## What this task involves
Please reproduce the records from the line that contains "At what distance from tilled" through the end of the records, both ends included. Scale every number in the answers (distances and point coordinates) by 1.4, rounding each to as many decimals as it had with halves rounded up, and leave all other numbers unchanged.

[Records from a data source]
+ + +
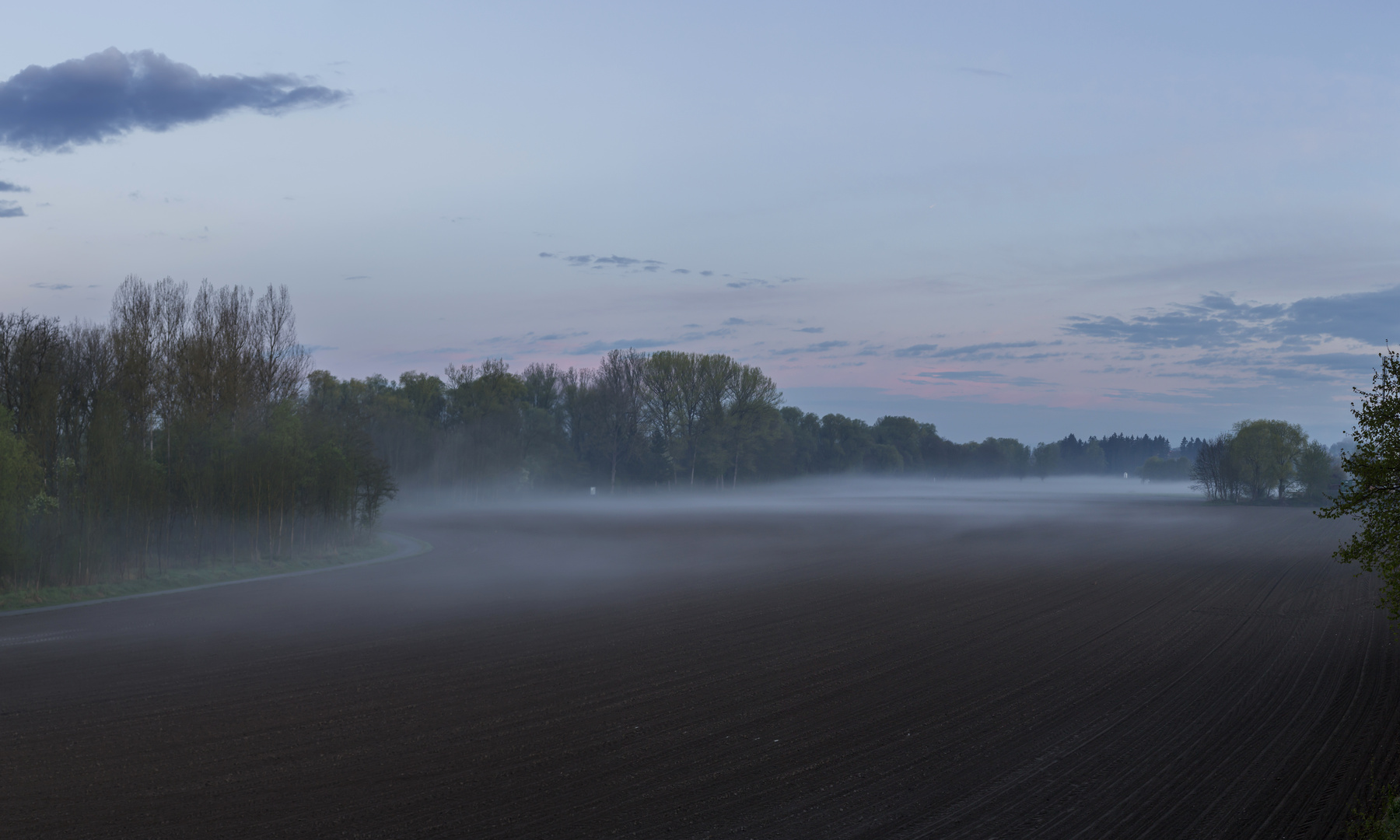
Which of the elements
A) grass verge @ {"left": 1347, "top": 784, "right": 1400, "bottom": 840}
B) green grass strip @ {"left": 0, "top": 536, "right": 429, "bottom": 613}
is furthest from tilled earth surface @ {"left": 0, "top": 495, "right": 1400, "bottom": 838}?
green grass strip @ {"left": 0, "top": 536, "right": 429, "bottom": 613}

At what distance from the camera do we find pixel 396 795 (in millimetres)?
7316

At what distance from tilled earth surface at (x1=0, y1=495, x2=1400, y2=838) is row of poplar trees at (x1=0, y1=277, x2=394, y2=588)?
3419 mm

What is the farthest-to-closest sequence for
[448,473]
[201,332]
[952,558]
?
[448,473], [201,332], [952,558]

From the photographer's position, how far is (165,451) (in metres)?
25.7

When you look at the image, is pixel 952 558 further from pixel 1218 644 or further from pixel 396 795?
pixel 396 795

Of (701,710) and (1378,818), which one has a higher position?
(1378,818)

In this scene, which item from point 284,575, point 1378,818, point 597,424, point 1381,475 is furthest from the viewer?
point 597,424

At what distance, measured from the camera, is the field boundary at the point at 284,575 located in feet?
+ + +
## Final result
At what distance from tilled earth surface at (x1=0, y1=495, x2=1400, y2=838) is row of poplar trees at (x1=0, y1=277, x2=394, y2=588)?
4787 mm

What is the farthest-to-closest sequence for
[448,473]
[201,332]
[952,558]
?
[627,662], [281,465], [1333,781]

From the photographer's position, how far is (165,451) (in metres)?
36.0

When you look at the image, is pixel 952 558 further from pixel 1218 644 or further from pixel 396 795?
pixel 554 1113

Of (701,710) and (1378,818), which one has a higher position?
(1929,1145)

In this scene, which item from point 284,575, point 1378,818, point 597,424, point 1381,475 is furthest from the viewer?
point 836,594

At what distance, measured from the camera, is the field boundary at the point at 284,575 located in feet?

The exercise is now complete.